● Stated problem
Please repeat every one of the items below word for word, keeping each line as it stands.

--*--

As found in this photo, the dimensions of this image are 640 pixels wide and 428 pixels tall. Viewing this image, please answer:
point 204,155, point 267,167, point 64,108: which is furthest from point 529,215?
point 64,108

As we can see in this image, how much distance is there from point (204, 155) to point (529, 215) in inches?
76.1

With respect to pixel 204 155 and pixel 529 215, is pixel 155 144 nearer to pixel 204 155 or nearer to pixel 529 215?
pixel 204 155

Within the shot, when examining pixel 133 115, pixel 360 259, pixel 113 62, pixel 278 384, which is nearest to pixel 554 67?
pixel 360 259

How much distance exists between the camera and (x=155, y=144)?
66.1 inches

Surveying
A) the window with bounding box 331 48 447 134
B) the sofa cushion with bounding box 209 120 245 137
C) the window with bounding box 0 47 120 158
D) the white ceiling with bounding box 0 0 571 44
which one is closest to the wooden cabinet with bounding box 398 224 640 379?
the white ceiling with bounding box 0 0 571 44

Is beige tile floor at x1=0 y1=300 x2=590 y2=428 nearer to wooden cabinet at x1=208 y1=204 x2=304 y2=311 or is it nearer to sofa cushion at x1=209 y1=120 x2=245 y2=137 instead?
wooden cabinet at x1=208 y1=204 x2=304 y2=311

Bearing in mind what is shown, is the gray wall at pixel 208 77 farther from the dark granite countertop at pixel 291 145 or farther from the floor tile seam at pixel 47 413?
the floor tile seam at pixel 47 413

--*--

● Response below
As found in this photo, the dimensions of this image are 640 pixels wide and 428 pixels tall. Viewing this image, please answer:
point 204,155, point 267,167, point 64,108: which is furthest from point 529,215?
point 64,108

As we can see in this image, how much distance is there from point (204, 155) to point (529, 215) in inches?
76.1

With respect to pixel 204 155 and pixel 529 215, is pixel 155 144 nearer to pixel 204 155 or nearer to pixel 529 215?
pixel 204 155

Within the shot, when examining pixel 133 115, pixel 360 259, pixel 113 62, pixel 278 384, which is nearest to pixel 554 67?
pixel 360 259

How much distance exists between the camera and (x=155, y=144)?
66.1 inches

Surveying
A) the window with bounding box 331 48 447 134
B) the sofa cushion with bounding box 209 120 245 137
C) the window with bounding box 0 47 120 158
D) the white ceiling with bounding box 0 0 571 44
which one is closest to the wooden cabinet with bounding box 398 224 640 379?
the white ceiling with bounding box 0 0 571 44

Is beige tile floor at x1=0 y1=300 x2=590 y2=428 nearer to wooden cabinet at x1=208 y1=204 x2=304 y2=311 or is it nearer to sofa cushion at x1=209 y1=120 x2=245 y2=137 instead?
wooden cabinet at x1=208 y1=204 x2=304 y2=311

Bearing in mind what is shown, is the gray wall at pixel 208 77 farther from the dark granite countertop at pixel 291 145 or farther from the floor tile seam at pixel 47 413?
the floor tile seam at pixel 47 413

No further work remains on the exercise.